Institut de Recherche Criminelle de la Gendarmerie Nationale, Caserne Lange, France.
J Forensic Sci. 2021 Nov;66(6):2208-2217. doi: 10.1111/1556-4029.14818. Epub 2021 Aug 3.
The issue of distinguishing between the same-source and different-source hypotheses based on various types of traces is a generic problem in forensic science. This problem is often tackled with Bayesian approaches, which are able to provide a likelihood ratio that quantifies the relative strengths of evidence supporting each of the two competing hypotheses. Here, we focus on distance-based approaches, whose robustness and specifically whose capacity to deal with high-dimensional evidence are very different, and need to be evaluated and optimized. A unified framework for direct methods based on estimating the likelihoods of the distance between traces under each of the two competing hypotheses, and indirect methods using logistic regression to discriminate between same-source and different-source distance distributions, is presented. Whilst direct methods are more flexible, indirect methods are more robust and quite natural in machine learning.
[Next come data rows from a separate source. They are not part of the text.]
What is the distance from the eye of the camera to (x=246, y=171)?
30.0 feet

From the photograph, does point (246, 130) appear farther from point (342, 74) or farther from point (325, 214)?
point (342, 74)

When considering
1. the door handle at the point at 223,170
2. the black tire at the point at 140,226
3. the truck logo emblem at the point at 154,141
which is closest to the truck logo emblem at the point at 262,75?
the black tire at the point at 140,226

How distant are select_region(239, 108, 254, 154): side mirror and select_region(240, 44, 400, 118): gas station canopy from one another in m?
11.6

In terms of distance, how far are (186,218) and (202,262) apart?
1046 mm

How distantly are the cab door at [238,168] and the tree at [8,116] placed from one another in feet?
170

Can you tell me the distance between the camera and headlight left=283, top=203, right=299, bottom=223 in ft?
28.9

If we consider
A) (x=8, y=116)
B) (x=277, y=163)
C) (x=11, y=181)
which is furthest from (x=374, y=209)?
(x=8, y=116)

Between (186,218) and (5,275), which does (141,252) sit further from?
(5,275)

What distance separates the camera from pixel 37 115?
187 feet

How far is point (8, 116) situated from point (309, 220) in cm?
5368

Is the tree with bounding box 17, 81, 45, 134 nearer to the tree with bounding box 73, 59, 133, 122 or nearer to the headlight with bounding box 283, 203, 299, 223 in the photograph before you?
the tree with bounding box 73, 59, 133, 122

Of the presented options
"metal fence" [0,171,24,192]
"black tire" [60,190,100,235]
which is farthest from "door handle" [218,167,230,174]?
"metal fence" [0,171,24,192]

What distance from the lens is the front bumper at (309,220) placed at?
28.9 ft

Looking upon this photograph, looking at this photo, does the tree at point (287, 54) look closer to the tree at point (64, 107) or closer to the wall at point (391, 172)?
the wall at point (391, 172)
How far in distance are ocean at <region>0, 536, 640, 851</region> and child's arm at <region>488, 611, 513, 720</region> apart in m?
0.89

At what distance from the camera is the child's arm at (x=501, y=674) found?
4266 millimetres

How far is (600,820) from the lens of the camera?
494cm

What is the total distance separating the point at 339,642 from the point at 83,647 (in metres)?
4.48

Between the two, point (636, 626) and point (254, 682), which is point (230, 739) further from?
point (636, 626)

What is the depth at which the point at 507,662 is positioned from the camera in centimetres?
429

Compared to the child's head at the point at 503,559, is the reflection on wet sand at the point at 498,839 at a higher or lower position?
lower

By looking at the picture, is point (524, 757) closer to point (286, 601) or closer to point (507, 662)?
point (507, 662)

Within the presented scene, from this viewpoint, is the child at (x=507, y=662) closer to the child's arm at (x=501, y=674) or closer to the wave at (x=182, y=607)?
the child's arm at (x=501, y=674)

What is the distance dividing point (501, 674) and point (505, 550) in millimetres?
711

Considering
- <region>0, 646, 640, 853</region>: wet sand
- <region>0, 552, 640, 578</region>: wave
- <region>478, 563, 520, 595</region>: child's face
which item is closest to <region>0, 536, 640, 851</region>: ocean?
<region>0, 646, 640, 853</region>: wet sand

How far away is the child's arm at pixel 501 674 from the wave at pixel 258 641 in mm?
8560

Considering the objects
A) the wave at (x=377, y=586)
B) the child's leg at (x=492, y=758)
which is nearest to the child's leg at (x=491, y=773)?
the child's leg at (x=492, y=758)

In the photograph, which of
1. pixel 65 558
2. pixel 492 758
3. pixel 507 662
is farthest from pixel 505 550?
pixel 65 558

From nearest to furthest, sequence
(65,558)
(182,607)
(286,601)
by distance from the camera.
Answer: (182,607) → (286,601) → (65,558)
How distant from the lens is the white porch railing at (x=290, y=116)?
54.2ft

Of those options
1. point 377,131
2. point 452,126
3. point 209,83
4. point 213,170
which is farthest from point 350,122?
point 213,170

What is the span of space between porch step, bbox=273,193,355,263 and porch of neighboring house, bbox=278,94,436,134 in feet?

Moreover, indirect methods also enable the use of a vectorial distance, thus preventing the severe information loss suffered by scalar distance approaches. Direct and indirect methods are compared in terms of sensitivity, specificity, and robustness, with and without dimensionality reduction, with and without feature selection, on the example of hand odor profiles, a novel and challenging type of evidence in the field of forensics. Empirical evaluations on a large panel of 534 subjects and their 1690 odor traces show the significant superiority of the indirect methods, especially without dimensionality reduction, be it with or without feature selection.
基于各种类型的痕迹来区分同源和异源假设是法医学中的一个一般性问题。这个问题通常可以通过贝叶斯方法来解决,贝叶斯方法能够提供一个可能性比率,量化支持两个竞争假设的证据的相对强度。在这里,我们关注基于距离的方法,这些方法的稳健性,特别是它们处理高维证据的能力,存在很大的差异,需要进行评估和优化。本文提出了一种基于直接方法的统一框架,该方法基于估计两种竞争假设下每个痕迹之间距离的可能性,以及使用逻辑回归来区分同源和异源距离分布的间接方法。虽然直接方法更灵活,但间接方法在机器学习中更稳健,也更自然。此外,间接方法还可以使用向量距离,从而避免了标量距离方法所遭受的严重信息丢失。基于手气味图谱的实例,我们比较了直接和间接方法在灵敏度、特异性和稳健性方面的表现,包括有无降维和有无特征选择。对手气味图谱这一法医学领域中的新型和具有挑战性的证据进行了实证评估,该实例涉及 534 名受试者及其 1690 个气味痕迹。实验结果表明,间接方法具有显著的优势,特别是在没有降维和特征选择的情况下,具有更好的性能。